Juridique

L’évolution du concept de « maître d’œuvre » d’un chantier de construction

Robert Delorme Robert Delorme
Robert Delorme, avocat
Chroniqueur juridique

Le concept de maître d’œuvre, tout comme un chantier de construction, progresse selon le développement des décisions des tribunaux. On peut tenter de simplifier l’identification du maître d’œuvre, mais c’est le tribunal qui le fera au moment de traiter un litige.

Le chantier de construction

Au départ, il faut déterminer si les travaux impliquent la création d’un seul ou de plusieurs chantiers de construction.

Le tribunal examinera trois critères : la finalité, le lieu et la durée (quoi, où, quand ?).

Les modifications apportées à la loi n’ont pas modifié ces critères.

Le maître d’œuvre

Ensuite, il s’agit d’identifier le maître d’œuvre.

D’une part, la loi1 fournit la définition suivante :
« Le propriétaire ou la personne qui, sur un chantier de construction, a la responsabilité de l’exécution de l’ensemble des travaux. »

D’autre part, les tribunaux2 réfèrent généralement aux critères suivants :

  • Au départ, on présume que le propriétaire est le maître d’œuvre;
  • On doit pouvoir déterminer le maître d’œuvre dès le début des travaux;
  • On analyse les contrats pour voir s’ils contiennent des indices quant à la maîtrise d’œuvre;
  • On recherche qui (propriétaire ou entrepreneur) assume la prise en charge concrète et réelle de l’exécution de l’ensemble des travaux; et
  • L’approbation, le contrôle ou la surveillance des travaux sont moins importants que la prise en charge de l’exécution des travaux.

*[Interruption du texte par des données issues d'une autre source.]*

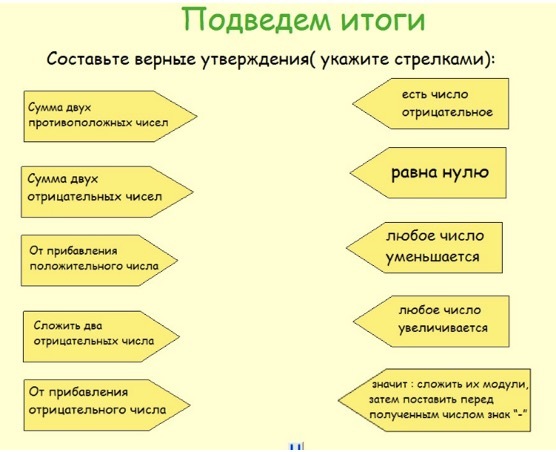 Подведем итоги

Составьте верные утверждения( укажите стрелками):

Сумма двух противоположных чисел

Сумма двух отрицательных чисел

От прибавления положительного числа

Сложить два отрицательных числа

От прибавления отрицательного числа

есть число отрицательное

равна нулю

любое число уменьшается

любое число увеличивается

значит : сложить их модули, затем поставить перед полученным числом знак "-"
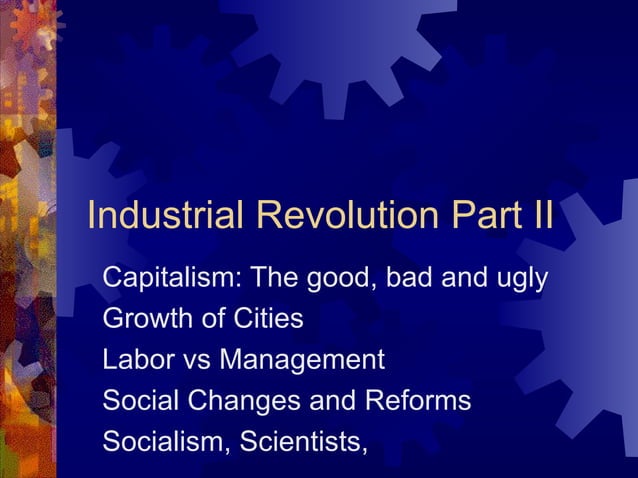 Industrial Revolution Part II

Capitalism: The good, bad and ugly
Growth of Cities
Labor vs Management
Social Changes and Reforms
Socialism, Scientists,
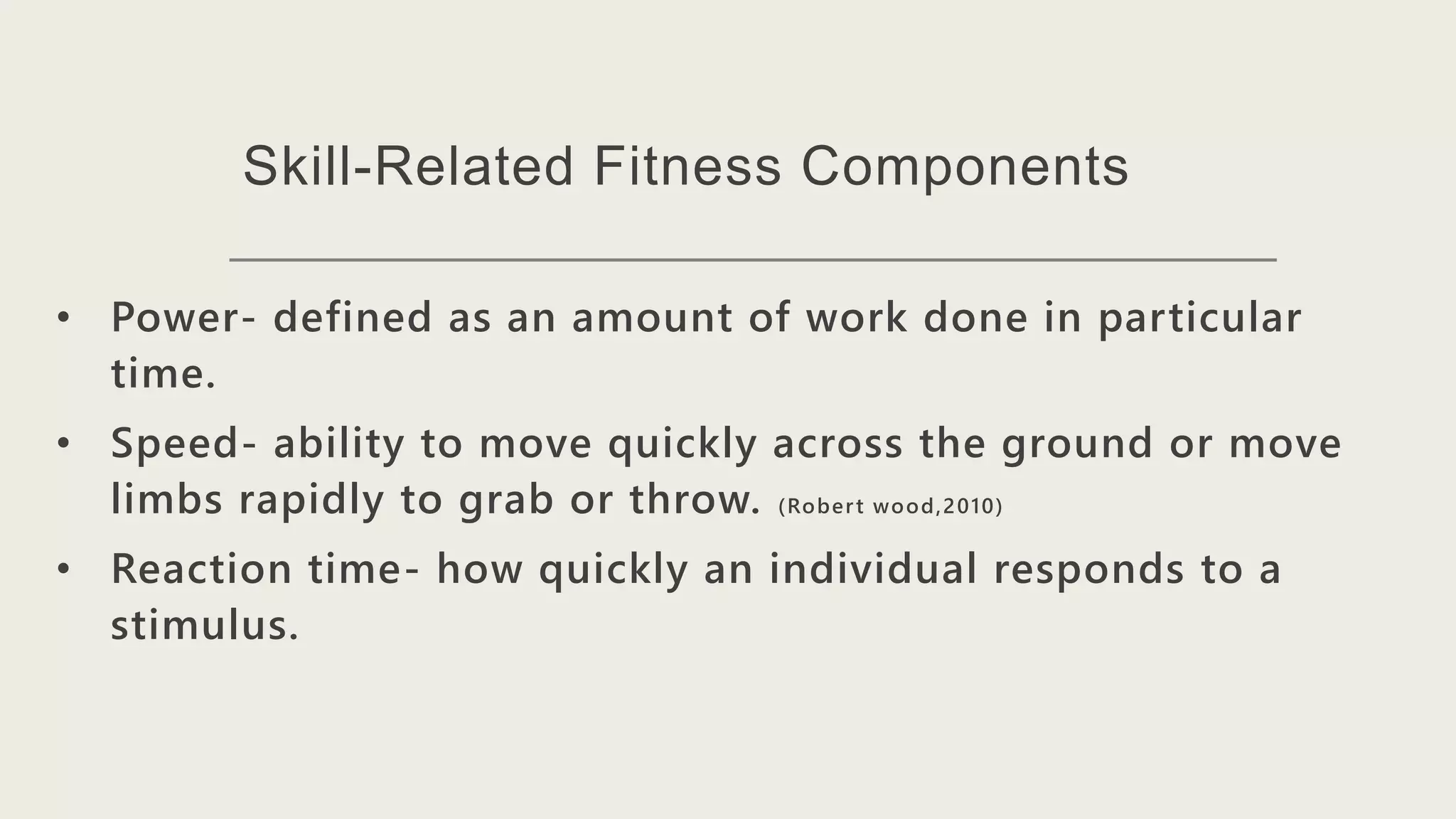 Skill-Related Fitness Components

• Power- defined as an amount of work done in particular time.

• Speed- ability to move quickly across the ground or move limbs rapidly to grab or throw. (Robert wood,2010)

• Reaction time- how quickly an individual responds to a stimulus.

Les tribunaux3 ont précisé certains principes importants :

  • Les responsabilités imposées par la loi (LSST ou autres) n’empêchent pas les parties à un contrat (propriétaire et entrepreneur) de conclure une entente précisant qui assumera les obligations d’un maître d’œuvre;
  • Malgré une telle entente, le tribunal recherchera la personne qui, dans les faits, exerce le contrôle concret de la réalisation des travaux à l’égard du chantier particulier;
  • Par exemple, si la clause d’un contrat que prévoit le propriétaire se réserve la faculté d’exécuter une partie des travaux, le propriétaire ne serait qualifié de maître d’œuvre que si les travaux sont essentiels à la finalité de l’œuvre et s’il est prévisible que la clause sera exercée;
  • Par exemple, le propriétaire ne sera pas désigné maître d’œuvre simplement parce que le contrat prévoit qu’il se réserve un pouvoir général d’approbation, de surveillance ou de contrôle; il faudrait que ce pouvoir englobe la vérification de la conformité aux plans et devis; si c’est l’entrepreneur qui vérifie cette conformité, alors c’est l’entrepreneur qui serait désigné maître d’œuvre;
  • Si le propriétaire délègue à un entrepreneur la responsabilité de l’exécution de l’ensemble des travaux réalisés sur un chantier de construction, l’entrepreneur pourrait être identifié comme étant le maître d’œuvre, sous réserve des dispositions législatives applicables4;
  • Même si le propriétaire délègue à un entrepreneur la responsabilité de l’exécution de l’ensemble des travaux réalisés sur un chantier de construction, le propriétaire doit, en tant qu’employeur, assurer le respect de la réglementation et, en cas d’infraction, il pourra tenter d’être exonéré en démontrant qu’il a manifesté une diligence raisonnable en prenant toutes les mesures visant des éléments sous son contrôle5.

Bref, les clauses d’un contrat peuvent aider un tribunal à déterminer la maîtrise d’œuvre, mais rien n’empêche (pas même un contrat) un tribunal d’analyser la réalité concrète du chantier pour trancher cette question.

1) Article 1 de la Loi sur la santé et de la sécurité du travail.2) Voir les motifs du juge Dalphond au paragraphe 16 de la décision CSST c. Hydro-Québec, 2011 QCCA 1314.3) Consortium MR Canada ltée c. Corporation d’hébergement du Québec 2007 QCCA 1288; Commission de la santé et de la sécurité du travail c. Hydro-Québec 2011 QCCA 1314; Excavation de Chicoutimi inc. c. Municipalité de Longue-Rive 2022 QCCA 1711.4) Article 1373 du Code civil du Québec; l’exécution de cette clause ne doit pas être impossible, prohibée par la loi ou contraire à l’ordre public.5) R. c. Ville de Grand Sudbury, 2023 CSC 28.